Ironically, Dinkins also lost because those very people who had launched his career were tired and disappointed. His politics—Morgan Stanley, Disney, the fiscal crunch—and the trickle-down logic of corporate support failed them. By 1993, Dinkins was in a bind. Other constituencies—white, Jewish, Hispanic—in the city accused him of favoring the black community, but black voters themselves were alienated and disillusioned. Dinkins did not want to be seen as the “Mayor of Black People”; yet he himself had trouble seeing his role in the city outside the frame of identity politics. He lost the election narrowly, by about 2 percent of the vote, with 10 percent lower turnout than in 1989—and a drop-off in the black vote in Brooklyn in particular. He was, he says, sad to lose, but when he outlines the agenda he failed to realize, it is only a faint sketch: “There were people to house, businesses to encourage, Times Square to see rejuvenated, and the USTA National Tennis Center to see expanded.” Perhaps he lost because the people who had helped to elect him—working-class and poor African Americans central among them—were not moved by the cause of tennis in New York. The ambition that had served Dinkins so well all throughout his life could not make him a mayor able to keep his office, in part because he was not capable of taking on the inequalities that were coming to define the city—indeed, that he helped deepen.

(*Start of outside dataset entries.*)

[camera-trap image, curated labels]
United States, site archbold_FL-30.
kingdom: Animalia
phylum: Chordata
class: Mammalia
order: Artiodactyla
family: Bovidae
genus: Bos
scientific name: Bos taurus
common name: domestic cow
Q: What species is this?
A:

Cities are strange creatures. New York, larger than many states and some countries, is at once powerful and weak, dependent on the larger society even as it sets its own priorities. To lead a city effectively in an age when austerity is the conventional wisdom means being willing to challenge all the norms of governance; it also means forgoing the easy appeal to real estate and financial interests, to have a vision of the city as a whole. It means refusing to govern for Morgan Stanley and Disney, for Wal-Mart and Wall Street, for the billionaires the world over who might purchase pieds-à-terre in New York. Such was not Dinkins’s role. Even in defeat, he felt an acute need to maintain his respectability, not simply for himself but as a representative of his race. On the day after the election, he told “my bride” that they had 60 days to find a job and a place to live, and to set up a responsible transition, “lest they say, ‘You let those people in and see what they did.’” He has little to say about the Giuliani years, or what has happened to the city since. In a way, this is appropriate; what comes through most clearly in A Mayor’s Life is how deeply personal Dinkins’s political career was for him. Yet there was a politics to this as well: Dinkins’s embrace of symbolic and identity politics seems linked to his inability to deliver material change. At least on a rhetorical level, in his willingness to pitch a campaign that deals directly with inequality and the social consequences of austerity, Bill de Blasio has adopted a very different style of politics. One hopes, perhaps against the odds, that somehow he will be able to cut loose from the strictures that so constrained Dinkins, to find a different way forward for New York.